I am not getting any errors

do you have php's error_reporting set to E_ALL and display_errors set to ON, preferably in the php.ini on your system, and you have confirmed using a phpinfo(); statement in your code that these are the values php is using?

you can temporarily put these settings into your code, on both pages, immediately after the first opening <?php tag.

next, if php's output_buffering is on, and you have a redirect in your code, it will discard any non-fatal errors or debugging output you have added. temporarily comment out the header() redirect so that you can see if there are any php errors up to that point.

do you have a session_start() statement in the login.php code?

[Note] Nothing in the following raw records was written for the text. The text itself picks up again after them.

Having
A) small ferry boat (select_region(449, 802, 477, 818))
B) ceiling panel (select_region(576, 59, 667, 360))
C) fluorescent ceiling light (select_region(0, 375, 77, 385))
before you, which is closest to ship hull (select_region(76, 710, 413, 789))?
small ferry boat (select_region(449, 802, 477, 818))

and as is sometimes given, here's a list of programming practices for the posted code -

1. don't use variables ending in numbers. you should completely deal with the result from one block of code before performing another operation, and there's no need to use or to keep track of numbered variables.
2. you should list out the columns you are SELECTing in a query.
3. you need to use prepared queries, instead of putting dynamic values directly into sql query statements. if it seems like using the mysqli extension is overly complicated and inconsistent when dealing with prepared queries, it is. this would be a good time to switch to the much simpler and better designed PDO extension.
4. you need to use php's password_hash() and password_verify() for password handling, i.e. don't store passwords as plain text.
5. the value you store in a session variable upon successful login should be the user's id (autoincrement primary index), and it should be named user_id or similar. you should query on each page request to get any other user data, such as the username or permissions. this is so that any changes made to this other user data take effect on the very next page request after is has been changed, without requiring the user to log out and back in again.
6. the header() redirect needs an exit/die statement to stop php code execution. you could, for example, have some code following the posted code, that's clearing the session variable.

Edited Friday at 01:22 PM by mac_gyver

[rwahdan1978]

I really don't understand what you just described as I am new. How to simply send one variable from one page to another page?

[mac_gyver]

sending a session variable from one page to another involves - having a working, error free, session_start() statement on both pages; have a server properly setup with a folder to hold the session data files; have the session cookie parameters setup so that they match the url for both pages; assign a value to a session variable on one page, that you are sure isn't getting cleared after you have set it, and test for and use the session variable on the second page.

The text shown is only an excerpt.